▸ **Directions for this task**:
These records need to be repeated exactly, every one of them.

(Dataset entries)
▽
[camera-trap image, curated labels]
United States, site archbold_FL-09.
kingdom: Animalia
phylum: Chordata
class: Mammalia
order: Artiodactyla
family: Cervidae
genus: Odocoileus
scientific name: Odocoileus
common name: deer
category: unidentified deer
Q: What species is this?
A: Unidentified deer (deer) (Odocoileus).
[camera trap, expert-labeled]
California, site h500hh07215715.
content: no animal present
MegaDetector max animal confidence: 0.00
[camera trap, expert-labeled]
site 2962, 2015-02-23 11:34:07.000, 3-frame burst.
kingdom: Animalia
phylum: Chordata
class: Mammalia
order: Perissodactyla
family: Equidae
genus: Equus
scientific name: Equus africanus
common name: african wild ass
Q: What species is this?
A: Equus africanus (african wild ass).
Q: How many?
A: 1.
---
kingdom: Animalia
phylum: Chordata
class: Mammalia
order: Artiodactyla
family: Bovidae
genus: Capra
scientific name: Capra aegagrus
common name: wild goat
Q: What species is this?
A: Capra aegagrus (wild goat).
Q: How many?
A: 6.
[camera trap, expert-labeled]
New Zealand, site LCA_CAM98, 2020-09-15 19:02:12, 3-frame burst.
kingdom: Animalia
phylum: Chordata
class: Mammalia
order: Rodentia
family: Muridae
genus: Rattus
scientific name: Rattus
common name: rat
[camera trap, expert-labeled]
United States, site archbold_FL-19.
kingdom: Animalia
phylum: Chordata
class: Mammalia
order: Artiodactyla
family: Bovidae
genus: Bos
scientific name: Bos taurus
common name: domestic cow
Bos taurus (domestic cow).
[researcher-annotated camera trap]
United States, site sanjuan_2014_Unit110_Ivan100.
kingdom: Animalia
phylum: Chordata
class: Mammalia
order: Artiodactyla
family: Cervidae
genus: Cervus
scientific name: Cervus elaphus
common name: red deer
△
▸ **Output**:
[camera-trap image, curated labels]
United States, site archbold_FL-09.
kingdom: Animalia
phylum: Chordata
class: Mammalia
order: Artiodactyla
family: Cervidae
genus: Odocoileus
scientific name: Odocoileus
common name: deer
category: unidentified deer
Q: What species is this?
A: Unidentified deer (deer) (Odocoileus).
[camera trap, expert-labeled]
California, site h500hh07215715.
content: no animal present
MegaDetector max animal confidence: 0.00
[camera trap, expert-labeled]
site 2962, 2015-02-23 11:34:07.000, 3-frame burst.
kingdom: Animalia
phylum: Chordata
class: Mammalia
order: Perissodactyla
family: Equidae
genus: Equus
scientific name: Equus africanus
common name: african wild ass
Q: What species is this?
A: Equus africanus (african wild ass).
Q: How many?
A: 1.
---
kingdom: Animalia
phylum: Chordata
class: Mammalia
order: Artiodactyla
family: Bovidae
genus: Capra
scientific name: Capra aegagrus
common name: wild goat
Q: What species is this?
A: Capra aegagrus (wild goat).
Q: How many?
A: 6.
[camera trap, expert-labeled]
New Zealand, site LCA_CAM98, 2020-09-15 19:02:12, 3-frame burst.
kingdom: Animalia
phylum: Chordata
class: Mammalia
order: Rodentia
family: Muridae
genus: Rattus
scientific name: Rattus
common name: rat
[camera trap, expert-labeled]
United States, site archbold_FL-19.
kingdom: Animalia
phylum: Chordata
class: Mammalia
order: Artiodactyla
family: Bovidae
genus: Bos
scientific name: Bos taurus
common name: domestic cow
Bos taurus (domestic cow).
[researcher-annotated camera trap]
United States, site sanjuan_2014_Unit110_Ivan100.
kingdom: Animalia
phylum: Chordata
class: Mammalia
order: Artiodactyla
family: Cervidae
genus: Cervus
scientific name: Cervus elaphus
common name: red deer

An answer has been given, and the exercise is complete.